Dimanche 19 mars 1871, 10 heures du matin.

Depuis la lettre de votre père d’hier au soir[1], la situation s’est fort empirée. — Nous sommes avec votre père au bureau des Débats, qui est vide, nous venons de lire tous les journaux, de causer avec diverses personnes. Nous ne savons rien au juste. L’émeute semble avoir le dessus, beaucoup de soldats ont mis la crosse en l’air. On m’apprend que le gouvernement de Thiers, etc., vient de retourner à Versailles avec les troupes. — Paris est tranquille dans notre quartier, il a sa physionomie ordinaire ; s’il y a barricades, c’est du côté de Montmartre. Cet événement est désolant, je n’ai pas besoin de vous en dire les conséquences. Le train venant de Tours a été arrêté hier à la gare de Paris ; on a fait descendre et on a emmené le général Chanzy[2]; on a visité les wagons, on voulait couper les rails.

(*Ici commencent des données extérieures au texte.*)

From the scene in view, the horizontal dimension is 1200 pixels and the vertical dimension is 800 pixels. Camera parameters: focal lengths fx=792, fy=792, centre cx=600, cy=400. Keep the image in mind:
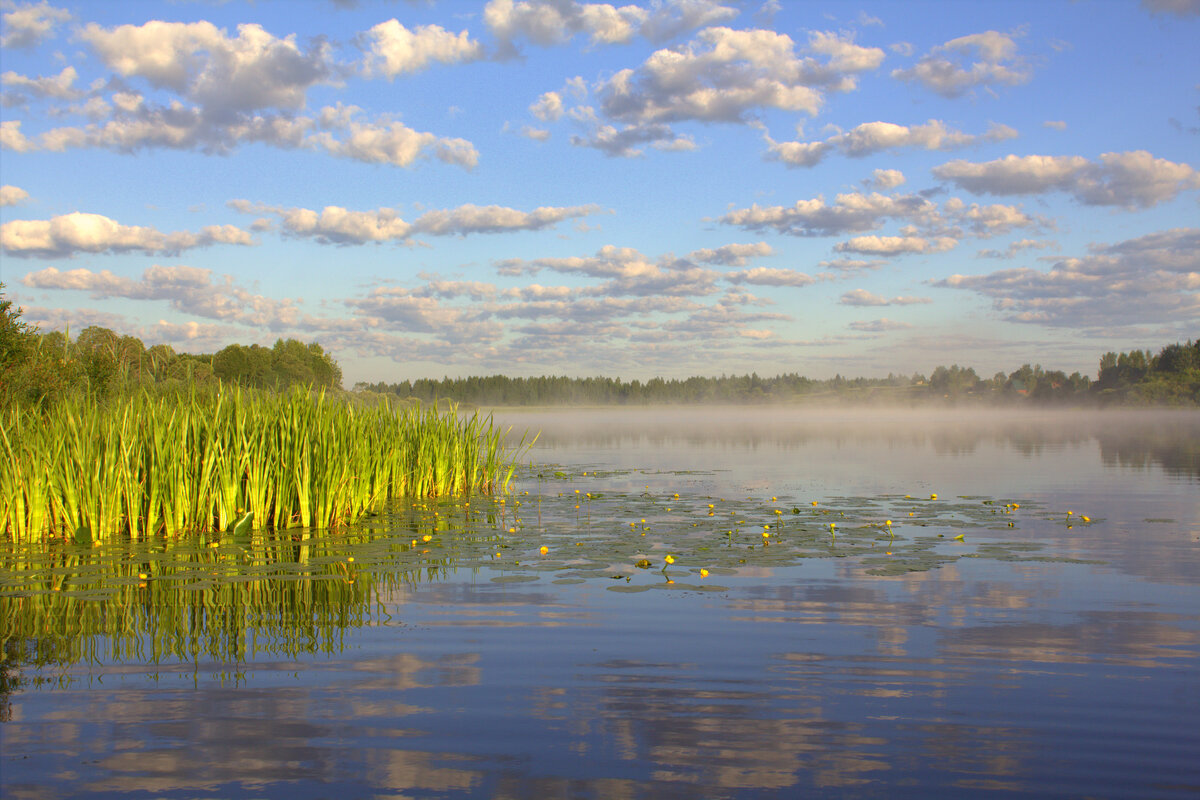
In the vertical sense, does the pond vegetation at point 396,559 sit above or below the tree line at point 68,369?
below

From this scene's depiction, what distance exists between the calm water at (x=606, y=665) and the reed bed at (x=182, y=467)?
2.77 feet

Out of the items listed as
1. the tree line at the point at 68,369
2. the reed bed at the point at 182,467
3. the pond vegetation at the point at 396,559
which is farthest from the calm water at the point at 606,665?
the tree line at the point at 68,369

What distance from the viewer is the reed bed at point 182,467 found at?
34.1ft

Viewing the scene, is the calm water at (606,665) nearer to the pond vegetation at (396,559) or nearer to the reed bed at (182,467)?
the pond vegetation at (396,559)

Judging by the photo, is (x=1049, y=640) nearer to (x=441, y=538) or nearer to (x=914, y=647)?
(x=914, y=647)

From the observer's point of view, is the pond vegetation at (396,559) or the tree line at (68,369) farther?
the tree line at (68,369)

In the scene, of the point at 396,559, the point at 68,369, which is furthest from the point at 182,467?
the point at 68,369

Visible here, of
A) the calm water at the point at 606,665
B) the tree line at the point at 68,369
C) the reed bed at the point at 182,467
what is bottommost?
the calm water at the point at 606,665

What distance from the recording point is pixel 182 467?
10875 millimetres

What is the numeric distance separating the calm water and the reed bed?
845 mm

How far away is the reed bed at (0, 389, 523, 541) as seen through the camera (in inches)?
409

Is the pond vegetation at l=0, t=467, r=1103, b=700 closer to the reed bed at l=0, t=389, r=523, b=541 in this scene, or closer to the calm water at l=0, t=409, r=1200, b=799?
the calm water at l=0, t=409, r=1200, b=799

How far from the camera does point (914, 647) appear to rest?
20.4ft

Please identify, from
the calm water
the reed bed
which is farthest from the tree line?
the calm water
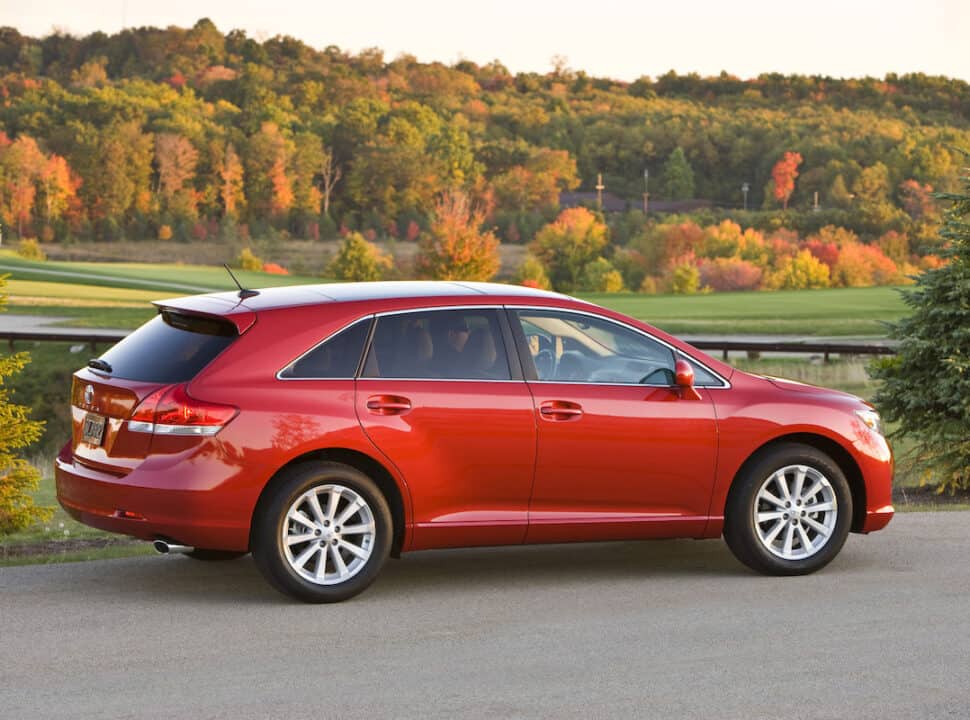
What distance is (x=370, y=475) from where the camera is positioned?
26.2ft

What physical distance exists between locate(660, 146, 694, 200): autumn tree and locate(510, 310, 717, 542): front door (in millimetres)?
146693

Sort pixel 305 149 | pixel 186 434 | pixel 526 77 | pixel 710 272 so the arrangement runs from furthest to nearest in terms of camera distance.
Answer: pixel 526 77 → pixel 305 149 → pixel 710 272 → pixel 186 434

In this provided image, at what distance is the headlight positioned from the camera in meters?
8.97

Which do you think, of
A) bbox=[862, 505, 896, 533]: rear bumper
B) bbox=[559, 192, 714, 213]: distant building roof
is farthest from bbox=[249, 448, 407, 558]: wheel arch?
bbox=[559, 192, 714, 213]: distant building roof

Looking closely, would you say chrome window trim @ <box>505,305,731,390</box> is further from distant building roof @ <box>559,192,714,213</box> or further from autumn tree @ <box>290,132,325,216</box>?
distant building roof @ <box>559,192,714,213</box>

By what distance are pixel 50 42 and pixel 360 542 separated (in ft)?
578

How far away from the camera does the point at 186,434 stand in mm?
7504

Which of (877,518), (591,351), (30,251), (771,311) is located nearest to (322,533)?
(591,351)

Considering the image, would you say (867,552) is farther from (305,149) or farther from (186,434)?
Answer: (305,149)

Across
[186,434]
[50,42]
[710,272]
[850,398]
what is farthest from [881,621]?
[50,42]

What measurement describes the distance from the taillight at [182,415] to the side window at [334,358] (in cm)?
42

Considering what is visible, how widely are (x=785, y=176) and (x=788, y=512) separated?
14648 centimetres

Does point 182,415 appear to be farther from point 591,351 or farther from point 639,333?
point 639,333

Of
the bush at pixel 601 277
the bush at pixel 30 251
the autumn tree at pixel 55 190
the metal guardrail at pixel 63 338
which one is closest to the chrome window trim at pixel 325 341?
the metal guardrail at pixel 63 338
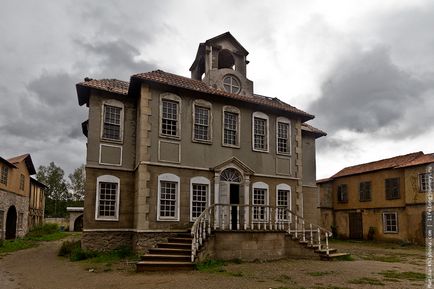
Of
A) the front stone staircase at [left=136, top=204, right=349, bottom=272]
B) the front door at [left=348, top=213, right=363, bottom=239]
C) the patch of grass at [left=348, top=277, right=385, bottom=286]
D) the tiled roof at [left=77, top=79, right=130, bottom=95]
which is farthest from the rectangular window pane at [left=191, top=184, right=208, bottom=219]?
the front door at [left=348, top=213, right=363, bottom=239]

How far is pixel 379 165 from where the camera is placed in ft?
102

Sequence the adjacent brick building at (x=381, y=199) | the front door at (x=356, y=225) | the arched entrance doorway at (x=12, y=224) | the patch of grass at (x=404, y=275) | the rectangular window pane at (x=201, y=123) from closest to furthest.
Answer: the patch of grass at (x=404, y=275) → the rectangular window pane at (x=201, y=123) → the adjacent brick building at (x=381, y=199) → the front door at (x=356, y=225) → the arched entrance doorway at (x=12, y=224)

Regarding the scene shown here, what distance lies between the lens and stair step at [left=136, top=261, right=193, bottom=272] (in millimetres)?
12414

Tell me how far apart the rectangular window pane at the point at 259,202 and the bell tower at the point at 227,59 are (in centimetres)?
521

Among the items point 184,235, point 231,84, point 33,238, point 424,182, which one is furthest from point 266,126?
point 33,238

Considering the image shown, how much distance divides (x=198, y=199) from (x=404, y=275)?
8.66m

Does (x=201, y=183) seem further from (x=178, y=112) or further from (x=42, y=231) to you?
(x=42, y=231)

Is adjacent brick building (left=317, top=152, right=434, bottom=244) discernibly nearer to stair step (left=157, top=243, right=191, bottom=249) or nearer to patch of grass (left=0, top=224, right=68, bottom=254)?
stair step (left=157, top=243, right=191, bottom=249)

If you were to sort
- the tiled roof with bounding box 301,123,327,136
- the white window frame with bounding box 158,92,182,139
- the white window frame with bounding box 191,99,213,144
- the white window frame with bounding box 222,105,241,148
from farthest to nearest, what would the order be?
the tiled roof with bounding box 301,123,327,136
the white window frame with bounding box 222,105,241,148
the white window frame with bounding box 191,99,213,144
the white window frame with bounding box 158,92,182,139

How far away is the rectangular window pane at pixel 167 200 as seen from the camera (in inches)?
641

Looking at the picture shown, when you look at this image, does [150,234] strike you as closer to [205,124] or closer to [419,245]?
[205,124]

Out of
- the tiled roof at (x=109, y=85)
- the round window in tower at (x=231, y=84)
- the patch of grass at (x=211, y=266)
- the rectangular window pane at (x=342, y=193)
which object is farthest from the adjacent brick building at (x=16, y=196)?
the rectangular window pane at (x=342, y=193)

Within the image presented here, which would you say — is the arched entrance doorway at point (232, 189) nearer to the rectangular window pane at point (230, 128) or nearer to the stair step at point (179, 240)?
the rectangular window pane at point (230, 128)

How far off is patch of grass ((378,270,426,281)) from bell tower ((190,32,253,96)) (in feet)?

Nous vous écrirons ce soir, les événemens marchent, et peuvent modifier la situation d’heure en heure.

  1. M. Denuelle, beau-père de M. Taine, annonçait dans cette lettre le début de l’insurrection et l’assassinat du général Lecomte et de Clément Thomas.
  2. Le général Chanzy, conduit à la prison de la Santé à travers mille dangers, ne fut élargi que le 25 mars.